No one is ever fully prepared to become a parent, and there are no “perfect” parents in the world. However, when you’ve gone through the infertility process, you’ve likely had a lot of time to think about what you would be like as a parent and how you can be the best one possible.

For example, you may promise yourself that if you ever have a child, you’ll never get frustrated or angry with them. You may decide that you’ll never be an overprotective mother or father and always let your child take risks and explore. You may craft the idea in your head of what kind of parent you’ll be after infertility, but it’s important to recognize that those promises may not always be the case.

Parenting is difficult, and there are times where it feels too overwhelming to stick to the promises you made yourself. There may be times where you’re not always grateful and thankful like you said you’d be, and your child may not always act like the perfect angel that you imagined. This is a normal part of parenting, and just because you became parents through a more intensive process doesn’t mean your experience parenting after infertility will be different in these regards. Like all parents, make sure you have a community of support to turn to whenever your parenting journey gets tough.

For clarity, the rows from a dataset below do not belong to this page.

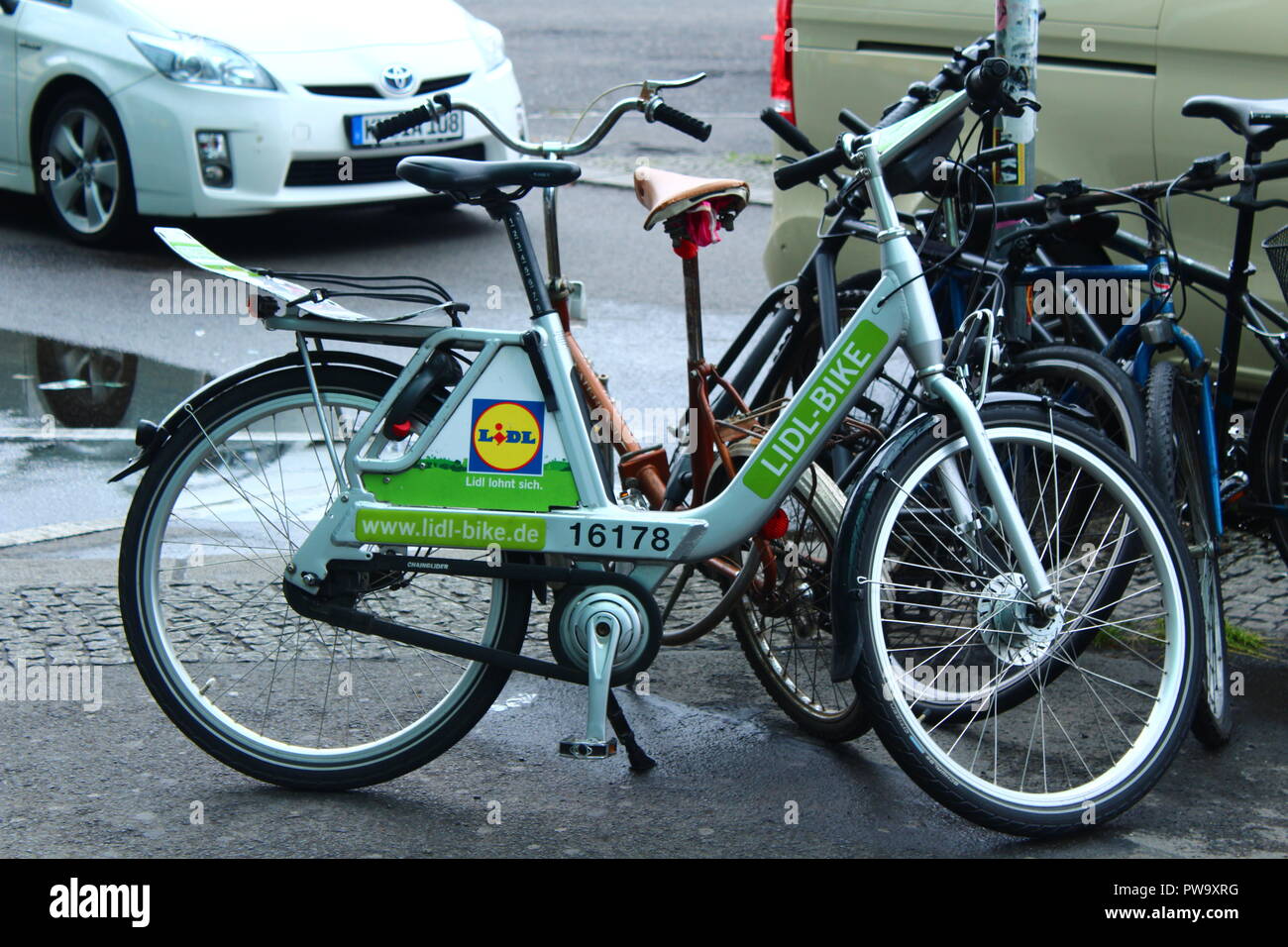 Lidl Bike - Berlin Bike Sharing Scheme - Public cycling - with other bikes and car in background Stock Photo
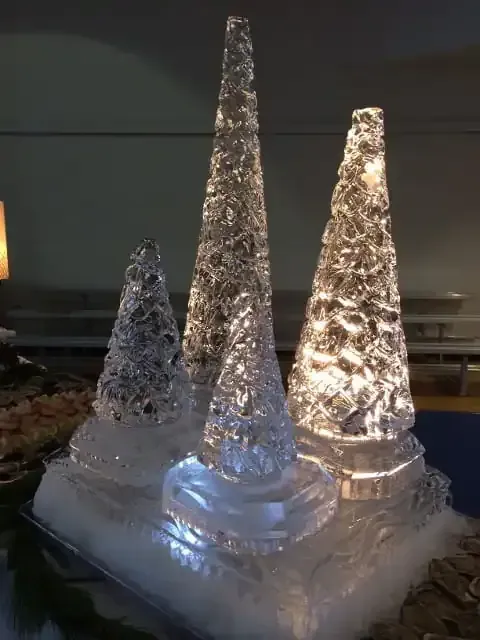Three illuminated glass cone decorations on a snowy base at night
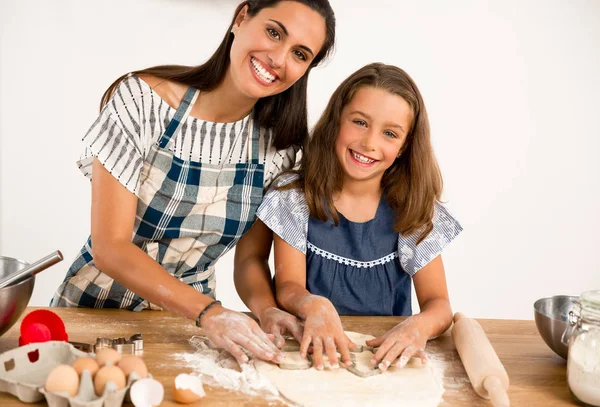 mother and daughter  learning to make a cake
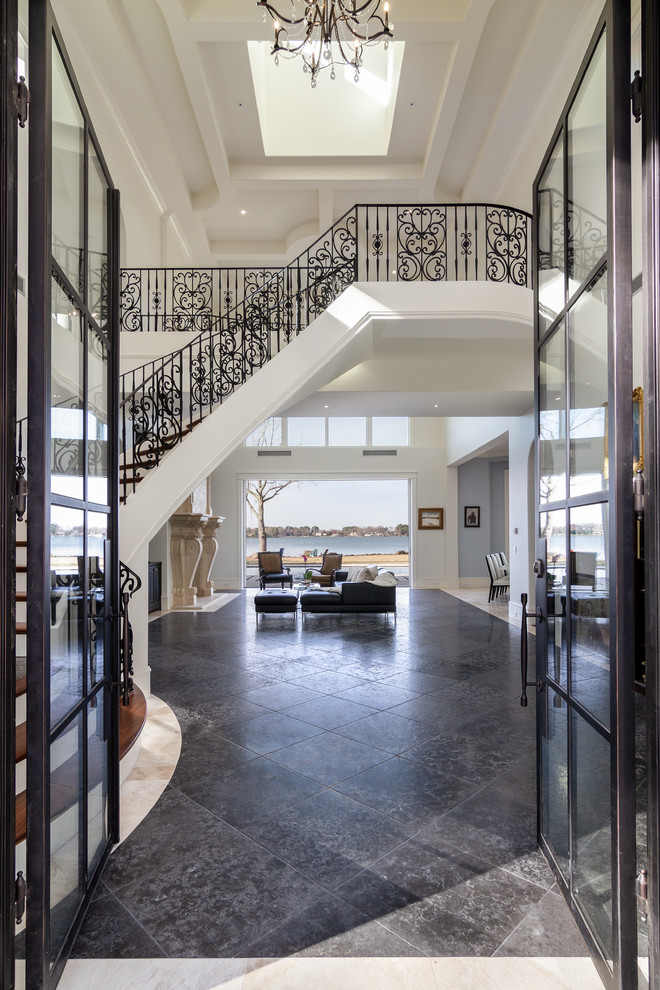 Photo of a large mediterranean foyer in Charlotte with white walls, a double front door, a glass front door, black floors and travertine flooring.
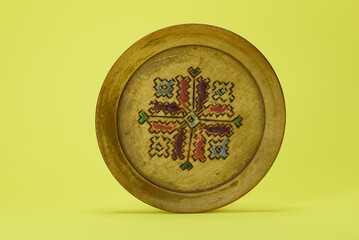 An old wooden plate with colorful decorations. Isolated on a yellow background.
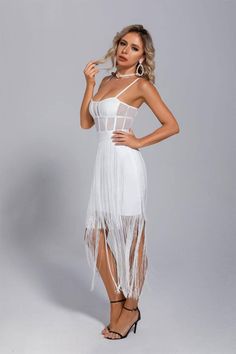 Going to a friend's party on the weekend and don't know what to wear? Then try our Ellie White Slip Tassel Party Dress! The pure white and luxurious exquisite design makes your temperament more noble and elegant, and can instantly dazzle in the crowd. The mesh at the waist is see-through, which can reveal a small waist. The flowing fringe on the skirt makes you walk like a fairy who has fallen into the mortal world. Pair it with a classic black leather pouch and a pair of stiletto heels for unde Silver Sequin Top, Don't Know What To Wear, Glitter Wedding Dress, Bandage Midi Dress, White Dress Party, Floral Shirt Dress, White Slip, Puff Sleeve Dresses, Maxi Knit Dress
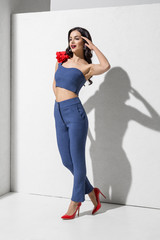 Brunette model in colorful clothing and accessories posing in studio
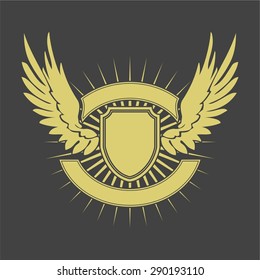 Shield with wings. Gold wings and shield on gray background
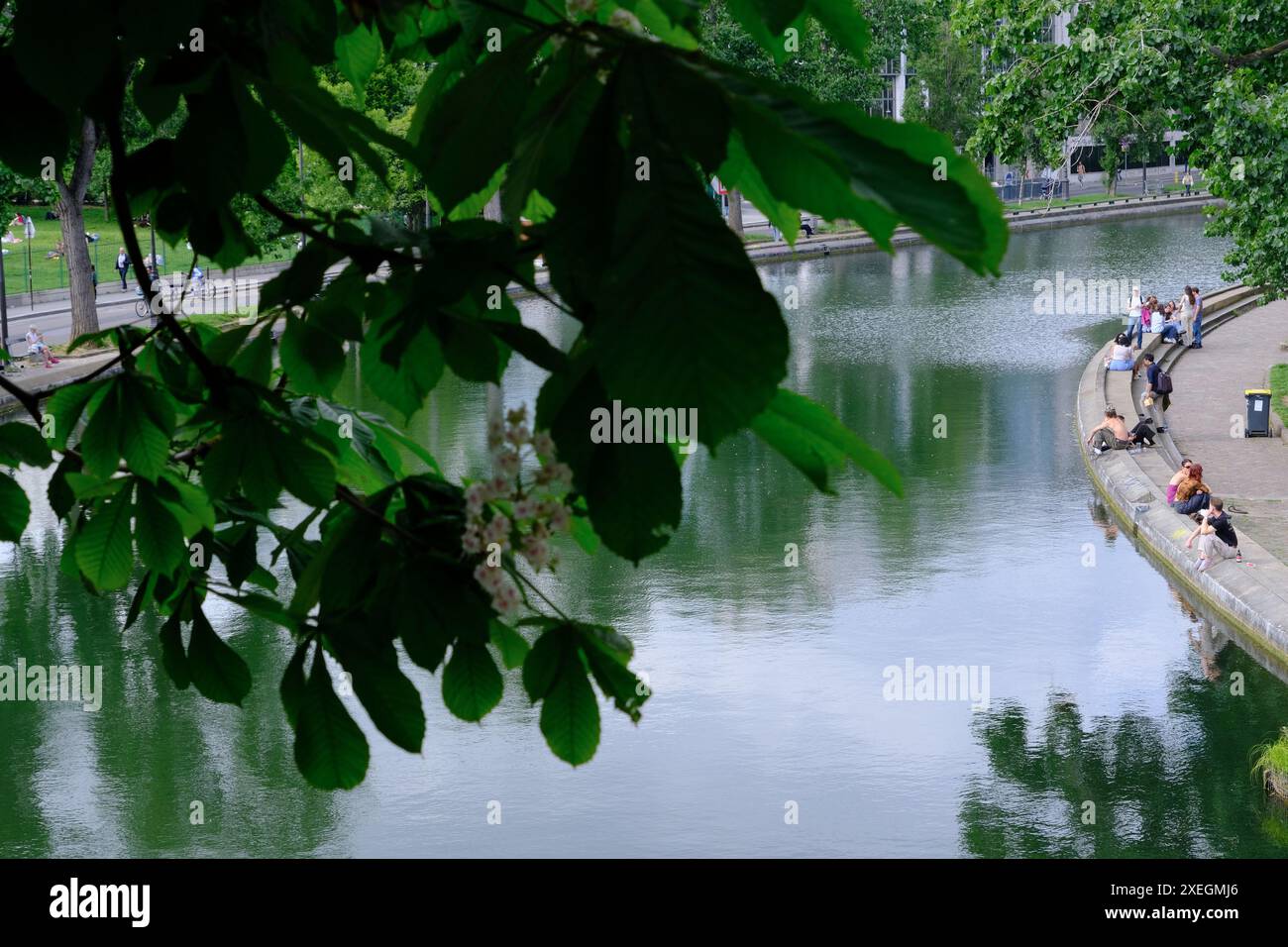 People relaxing along the Canal Saint-Martine in a Spring day. Paris.France Stock Photo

What Else to Know About Parenting After Infertility

Though there are certainly many possible challenges that can arise when you pursue parenting after infertility, your infertility history does not mean that your parenting experience will always be difficult. On the contrary, studies have shown that those who become parents after infertility show towards their children:

  • Greater warmth

  • More emotional involvement

  • More interaction

  • Less stress

With the proper preparation and determination to be positive parents and role models, your experience parenting after infertility does not need to be any different from any other parents who conceived more easily. However, we do encourage you to talk with your infertility counselor and your partner to make sure that you really understand any concerns you have and any possible issues you might experience as you parent your child. Remember: Parenting is difficult at times, but the joys greatly outweigh any negative experiences you might have during the process.